Published in final edited form as:
PMCID: PMC3580952

Nursing Practice Environments and Job Outcomes in Ambulatory Oncology Settings

Dr. Christopher R. Friese, PhD, RN, AOCN®, FAAN and Ms. Laurel Himes-Ferris, MPH



To investigate job satisfaction and intention to stay for ambulatory oncology nurses.


An oncology provider shortage suggests retention is a high priority, and factors associated with job outcomes are unknown in this setting.


Data derived from a cross-sectional survey completed by 402 oncology nurses employed in ambulatory settings. Logistic regression models estimated the likelihood of job satisfaction or intention to stay for at least one year.

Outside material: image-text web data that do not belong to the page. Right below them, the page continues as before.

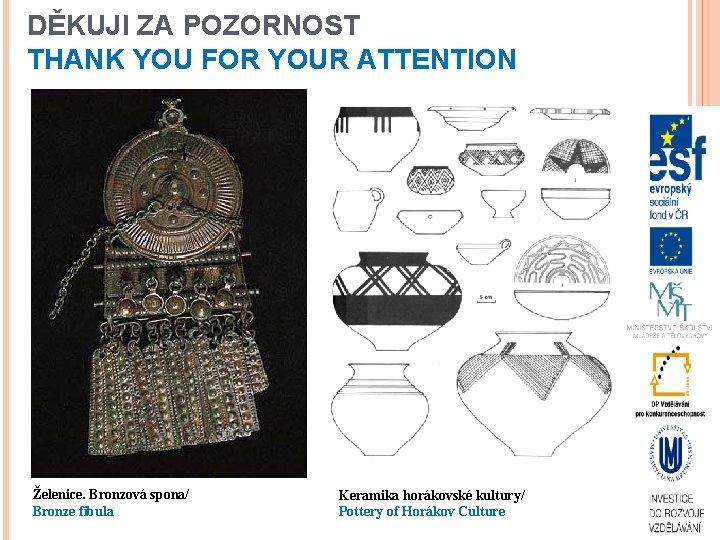DĚKUJI ZA POZORNOST THANK YOU FOR YOUR ATTENTION Želenice. Bronzová spona/ Bronze fibula Keramika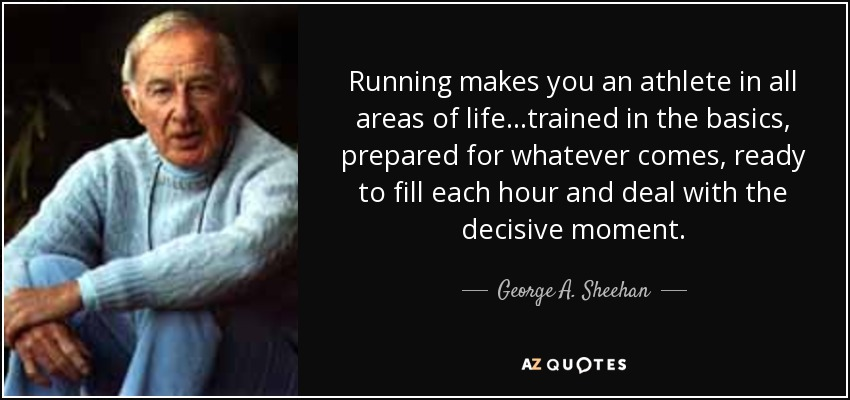 Running makes you an athlete in all areas of life...trained in the basics, prepared for whatever comes, ready to fill each hour and deal with the decisive moment. - George A. Sheehan
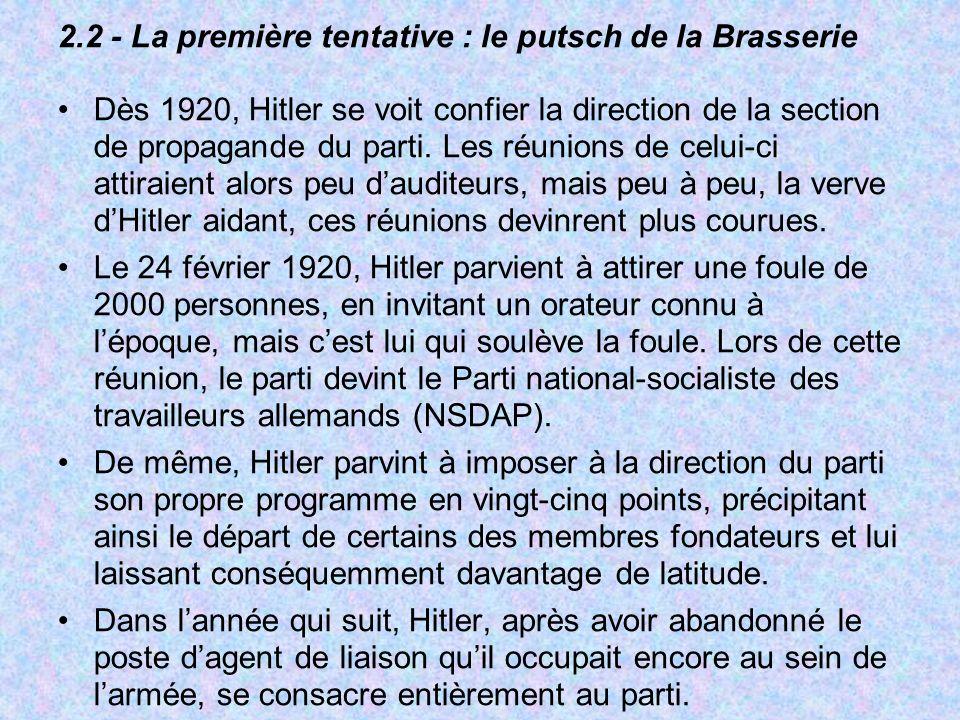 2.2 - La première tentative : le putsch de la Brasserie Dès 1920, Hitler se voit confier la direction de la section de propagande du parti. Les réunio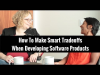 How To Make Smart Tradeoffs When Developing Software Products
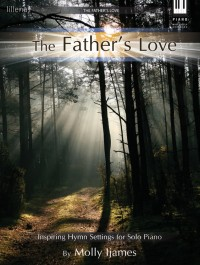 Molly Ijames: The Father's Love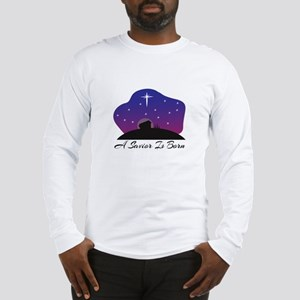 Savior Is Born Long Sleeve T-Shirt
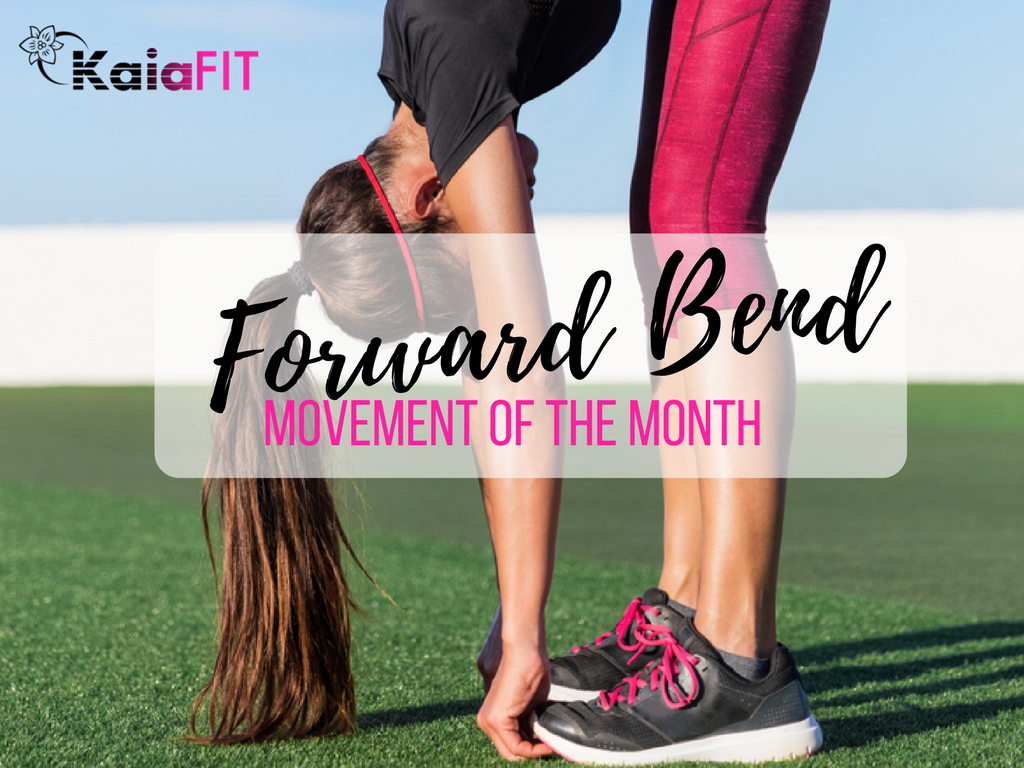 Movement of the Month: Forward Bends (aka Multisegmental Flexion)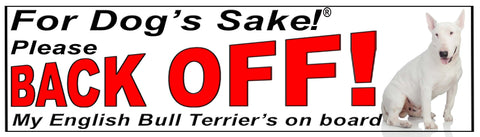 For Dogs Sake! English Bull Terrier Back Off Window Sticker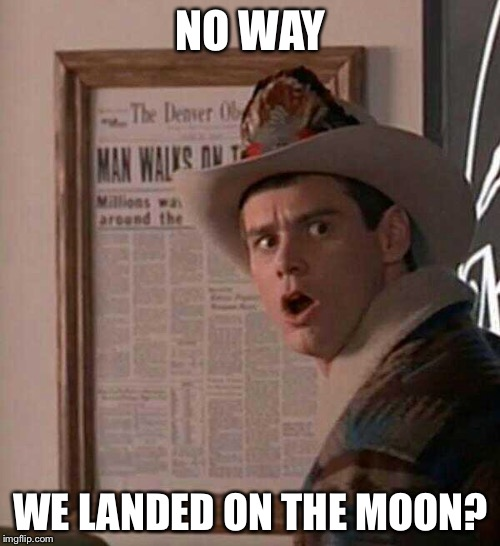NO WAY WE LANDED ON THE MOON? | made w/ Imgflip meme maker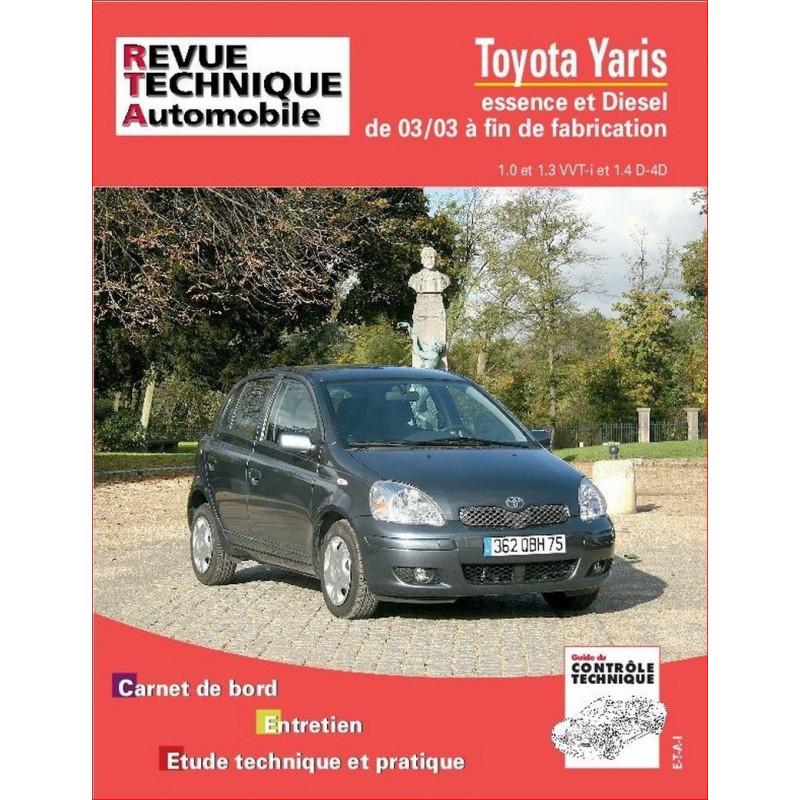 REVUE TECHNIQUE TOYOTA YARIS ESSENCE et DIESEL DEPUIS 2003 - RTA 691 Librairie Automobile SPE 9782726869116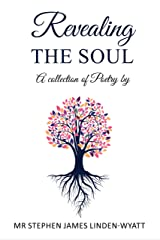 Revealing the Soul: A collection of poetry by Kindle Edition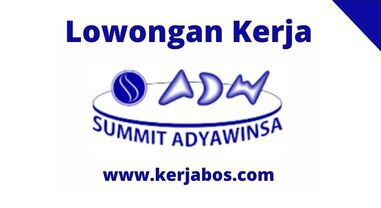 Loker PT Summit Adyawinsa Indonesia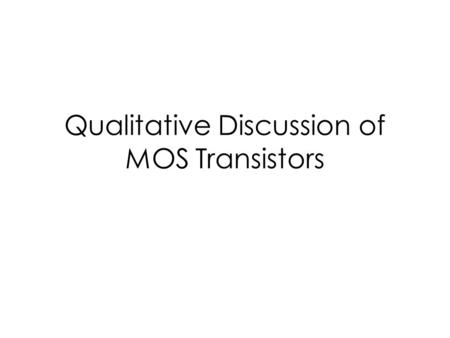 Qualitative Discussion of MOS Transistors. Big Picture ES220 (Electric Circuits) – R, L, C, transformer, op-amp ES230 (Electronics I) – Diodes – BJT –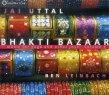 Bhakti Bazaar Jai Uttal Ben Leinbach
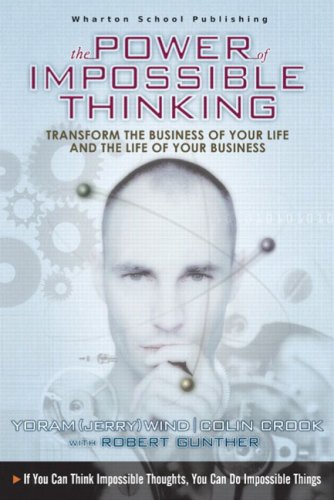 The Power of Impossible Thinking by Yoram J. Wind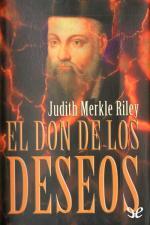 El don de los deseos – Judith Merkle Riley [PDF]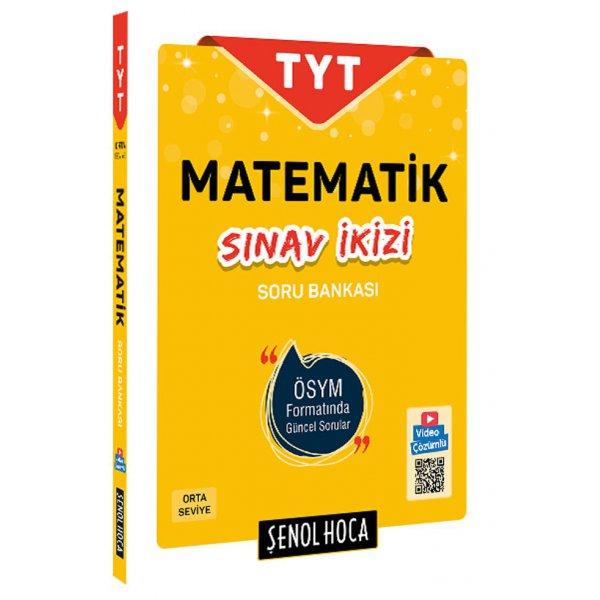 TYT Matematik Sınav İkizi Soru Bankası Şenol Hoca Yayınları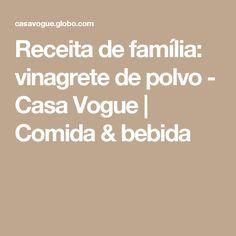 Receita de família: vinagrete de polvo - Casa Vogue   Comida & bebida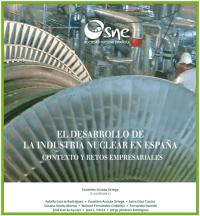El desarrollo de la industria nuclear en España. Contexto y retos empresariales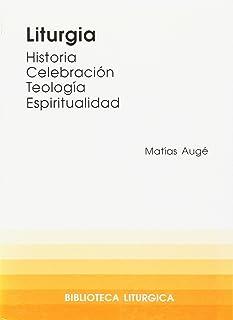 Liturgia. Historia, celebración, espiritualidad: 4 (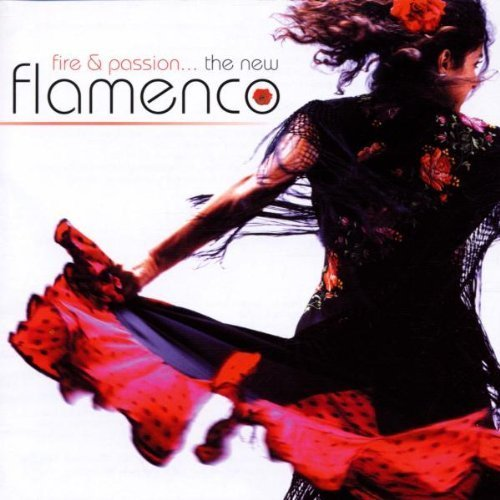 Bild 1: Fire & Passion..the new Flamenco (16 tracks), Guadiana, Ketama, Diego Amador, Enrique Morente..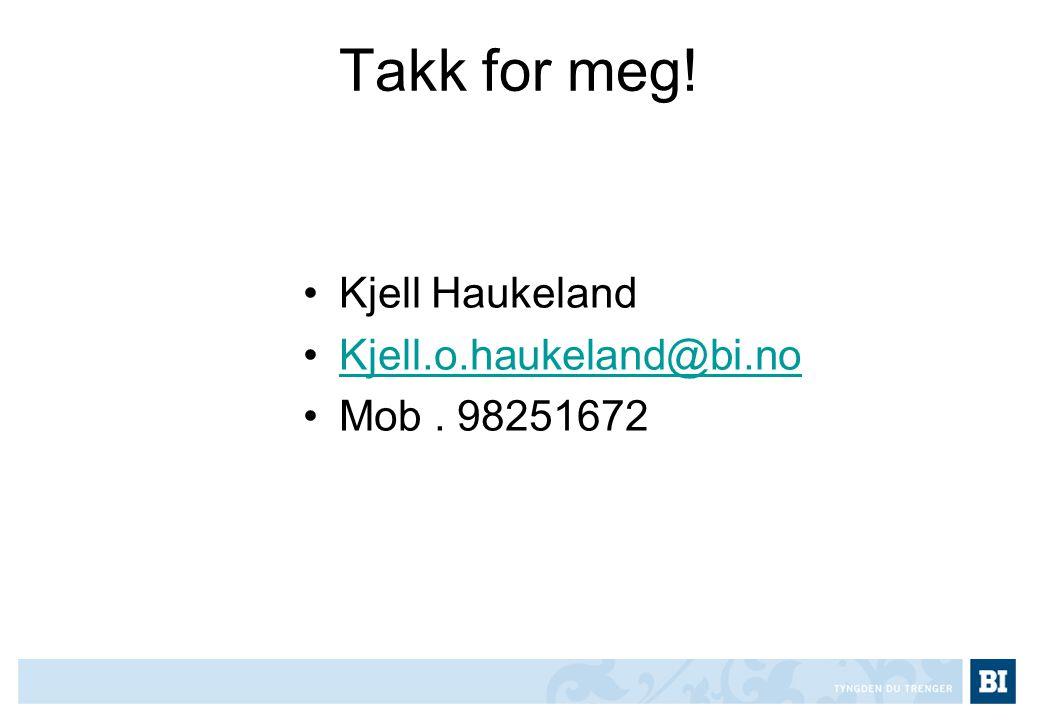Takk for meg! •Kjell Haukeland •Kjell.o.haukeland@bi.noKjell.o.haukeland@bi.no •Mob. 98251672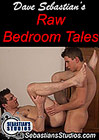Dave Sebastian's Raw Bedroom Tales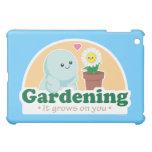 Gardening Grows on You iPad Mini Cover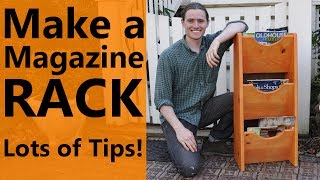 Make a Magazine Rack - Lots of cool woodworking tips!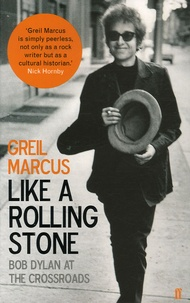 Greil Marcus - Like a Rolling Stone.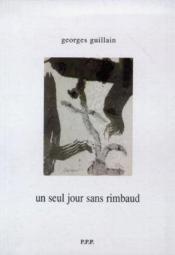 Un Seul Jour Sans Rimbaud - Couverture - Format classique
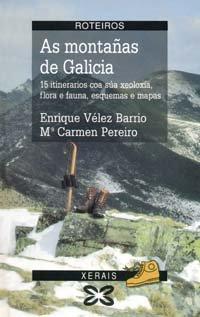 As montañas de Galicia: 15 Itinerarios coa súa xeoloxía, flora e fauna, esquemas e mapas (Turismo / Ocio - Montes E Fontes - Roteiros)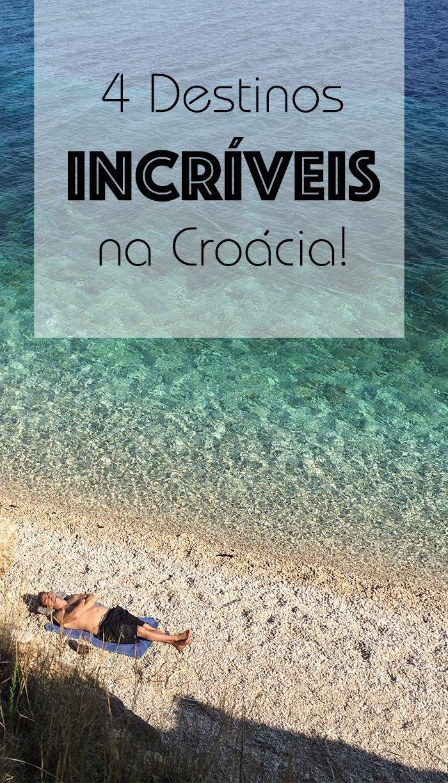 4 destinos imperdíveis na Croácia!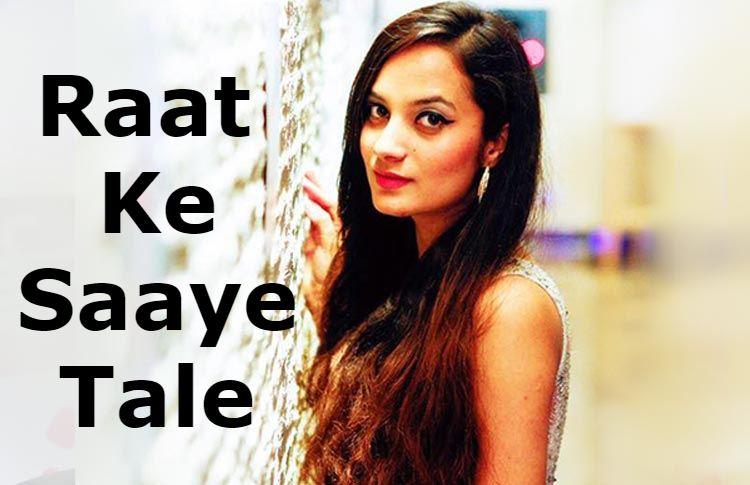 Raat Ke Saaye Tale Lyrics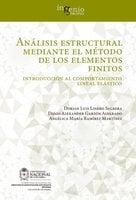 Análisis estructural mediante el método de los elementos finitos. Introducción al comportamiento lineal elástico - Dorian Luis Linero, Diego Garzón, Angélica Ramírez
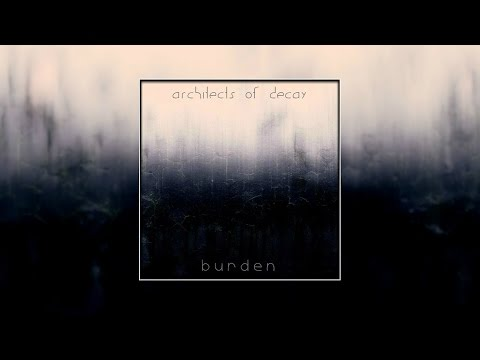 Architects Of Decay - Burden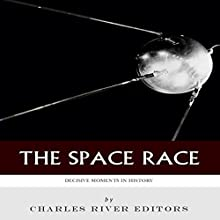 Decisive Moments in History: The Space Race (       UNABRIDGED) by Charles River Editors Narrated by Bob Neufeld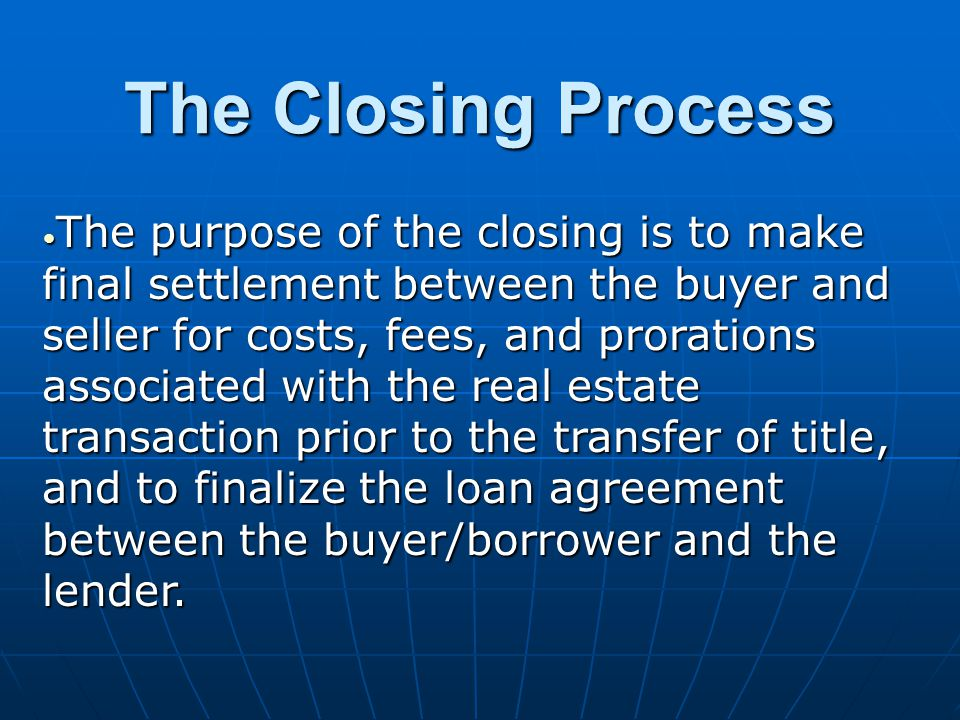 The Closing Process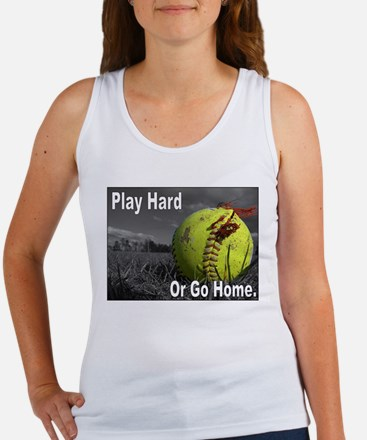 PLAY HARD OR GO HOME Women's Tank Top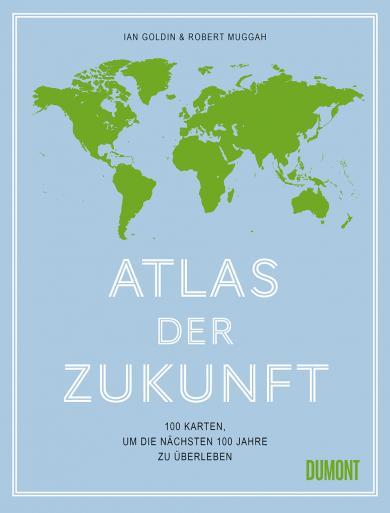 Ian Goldin, Robert Muggah: Atlas der Zukunft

Most nurses (80.9%) were satisfied and 87.4% indicated their intention to stay. Significant variables for job satisfaction were university/hospital ownership, staffing and resource adequacy, nurse manager ability and leadership, and workloads. Variables significant for intention to stay were staffing and resource adequacy, participation in practice affairs, and years of experience. Medical assistant support was associated with lower intention to stay.


Favorable practice environments are key to effective retention. Staff skill mix in ambulatory oncology settings warrant further examination.

The Institute of Medicine (IOM) report The Future of Nursing: Leading Change, Advancing Health (1) provides an evidence-based imperative to transform existing health care delivery systems to improve patient outcomes. Key to this transformation is leadership from nurses to redesign health care delivery. The care delivery system for patients with cancer is a high-priority area for redesign, given the increasing numbers of cases, the complexity of the disease state, and the toxicity of prescribed treatments. And while the majority of chemotherapy care is delivered in ambulatory settings, little is known about the quality of care delivered (2). The importance of favorable nursing practice environments (PEs) on outcomes for hospitalized patients has been well documented (37). Evidence focused on the PEs of ambulatory settings is almost non-existent.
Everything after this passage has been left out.